Without changing a character, output all of the records.

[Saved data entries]
○ ○ ○ ○ ○

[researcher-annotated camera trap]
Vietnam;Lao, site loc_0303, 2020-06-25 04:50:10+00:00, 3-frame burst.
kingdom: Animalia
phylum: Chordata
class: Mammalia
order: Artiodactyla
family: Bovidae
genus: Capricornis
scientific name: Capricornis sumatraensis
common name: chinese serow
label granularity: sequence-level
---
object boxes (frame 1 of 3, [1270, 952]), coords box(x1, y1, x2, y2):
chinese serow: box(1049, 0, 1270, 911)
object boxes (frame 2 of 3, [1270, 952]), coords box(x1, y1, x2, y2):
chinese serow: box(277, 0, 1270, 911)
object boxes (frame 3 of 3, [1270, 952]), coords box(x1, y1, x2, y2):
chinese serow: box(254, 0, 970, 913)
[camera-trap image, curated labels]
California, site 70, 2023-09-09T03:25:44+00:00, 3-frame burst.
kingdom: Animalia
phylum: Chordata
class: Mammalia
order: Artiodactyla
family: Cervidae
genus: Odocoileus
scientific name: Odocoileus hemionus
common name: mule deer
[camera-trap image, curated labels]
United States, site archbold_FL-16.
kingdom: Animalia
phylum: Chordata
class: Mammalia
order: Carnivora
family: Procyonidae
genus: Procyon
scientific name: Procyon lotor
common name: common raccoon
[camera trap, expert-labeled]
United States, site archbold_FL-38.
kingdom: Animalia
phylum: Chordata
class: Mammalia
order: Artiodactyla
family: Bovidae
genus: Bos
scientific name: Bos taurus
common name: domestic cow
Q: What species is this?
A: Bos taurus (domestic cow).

○ ○ ○ ○ ○

■ Response area ■
[researcher-annotated camera trap]
Vietnam;Lao, site loc_0303, 2020-06-25 04:50:10+00:00, 3-frame burst.
kingdom: Animalia
phylum: Chordata
class: Mammalia
order: Artiodactyla
family: Bovidae
genus: Capricornis
scientific name: Capricornis sumatraensis
common name: chinese serow
label granularity: sequence-level
---
object boxes (frame 1 of 3, [1270, 952]), coords box(x1, y1, x2, y2):
chinese serow: box(1049, 0, 1270, 911)
object boxes (frame 2 of 3, [1270, 952]), coords box(x1, y1, x2, y2):
chinese serow: box(277, 0, 1270, 911)
object boxes (frame 3 of 3, [1270, 952]), coords box(x1, y1, x2, y2):
chinese serow: box(254, 0, 970, 913)
[camera-trap image, curated labels]
California, site 70, 2023-09-09T03:25:44+00:00, 3-frame burst.
kingdom: Animalia
phylum: Chordata
class: Mammalia
order: Artiodactyla
family: Cervidae
genus: Odocoileus
scientific name: Odocoileus hemionus
common name: mule deer
[camera-trap image, curated labels]
United States, site archbold_FL-16.
kingdom: Animalia
phylum: Chordata
class: Mammalia
order: Carnivora
family: Procyonidae
genus: Procyon
scientific name: Procyon lotor
common name: common raccoon
[camera trap, expert-labeled]
United States, site archbold_FL-38.
kingdom: Animalia
phylum: Chordata
class: Mammalia
order: Artiodactyla
family: Bovidae
genus: Bos
scientific name: Bos taurus
common name: domestic cow
Q: What species is this?
A: Bos taurus (domestic cow).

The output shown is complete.